Scientists Look For Owner Of USB Drive Found In Leopard Seal's Poop

Remarkably, the memory drive still worked, and images presumably belonging to the USB drive's owner soon appeared.

Scientists Look For Owner Of USB Drive Found In Leopard Seal's Poop
While analyzing the seal poop, researchers found a USB stick in an excrement sample. (FILE PHOTO)

A pair of researchers in New Zealand made a surprising discovery several weeks ago while analyzing a pile of seal poop.

Nestled inside one of the excrement samples was something unusually hard: a USB stick.

Memory drives are not a part of the marine food chain.

"It is very worrying that these amazing Antarctic animals have plastic like this inside them," said Jodie Warren, a volunteer with New Zealand's National Institute of Water and Atmospheric Research, or NIWA, who found the USB stick.

Still, Warren and a fellow volunteer, Melanie Magnan, noticed that the memory drive appeared to be intact. So they set it out to dry and tested it a couple of weeks later.

Remarkably, it still worked, and images presumably belonging to the USB drive's owner soon appeared: In one photo, a sea lion rolls in the sand on the beach. In a video, someone in a kayak follows a seal and her pup swimming in shallow water.

The only hints as to who had taken the footage were the blue kayak and a glimpse of a human's red-tipped rubber shoes.

On Monday, NIWA published a few of the images on social media, hoping to find the owner of the USB stick - with a slight catch.

"If they're yours and you want the USB stick back, it comes with a price," the group said. "The leopard seal researchers would like some more leopard seal scat please."

They included instructions for how to identify and safely collect leopard seal scat, which they said is "good as gold" for researchers.

"It can tell them what these Antarctic predators eat, a little bit about their health and how long they may have been in New Zealand waters," the NIWA said.

To help jog people's memory, the group also noted when and where the scat sample had been found.
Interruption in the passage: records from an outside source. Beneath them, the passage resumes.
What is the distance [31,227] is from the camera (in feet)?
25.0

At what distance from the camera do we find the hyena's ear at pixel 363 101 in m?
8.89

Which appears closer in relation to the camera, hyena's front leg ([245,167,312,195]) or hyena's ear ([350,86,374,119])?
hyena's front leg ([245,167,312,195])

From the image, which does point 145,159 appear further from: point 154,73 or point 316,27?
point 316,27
A local veterinarian - part of a NIWA's "network of volunteer seal scat collectors up and down the country" - gathered the waste in November 2017 from Oreti Beach in Invercargill, a city on the southern tip of New Zealand's southern island.

The vet then sent it to Krista Hupman, a NIWA marine biologist, who kept it in a freezer for more than a year.

(Except for the headline, this story has not been edited by NDTV staff and is published from a syndicated feed.)